The Colorado Avalanche are an American professional ice hockey team based in Denver. They play in the Central Division of the Western Conference in the National Hockey League (NHL). The team joined the NHL in 1972 as a charter member of the World Hockey Association, and were named the Quebec Nordiques, but moved to Denver in 1995. The Avalanche won their first Stanley Cup championship in 1996, and won another one in 2001. Having first played at the McNichols Sports Arena, the Avalanche have played their home games at Ball Arena (formerly the Pepsi Center) since 1999. The Avalanche are owned by Ann Walton Kroenke, their general manager is Chris MacFarland, Joe Sakic was named president of hockey operations in 2022. Gabriel Landeskog is the team captain.

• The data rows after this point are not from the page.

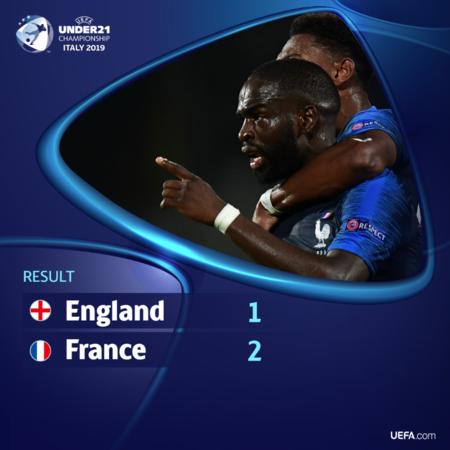 欧青赛:法国意外逆转英格兰 罗马尼亚大胜克罗地亚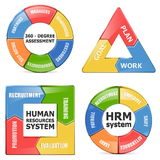 Vector HRM Diagrams Stock Photos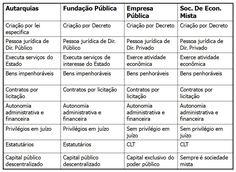 administração pública indireta - tabela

There have been seven head coaches for the Avalanche team. The team's first head coach was Marc Crawford, who coached for three seasons. None of the Avalanche head coaches have been elected into the Hockey Hall of Fame as a builder. Tony Granato, who coached two terms with the Avalanche, has spent his entire NHL head coaching career with the Avalanche. Granato was fired after the 2008–09 season.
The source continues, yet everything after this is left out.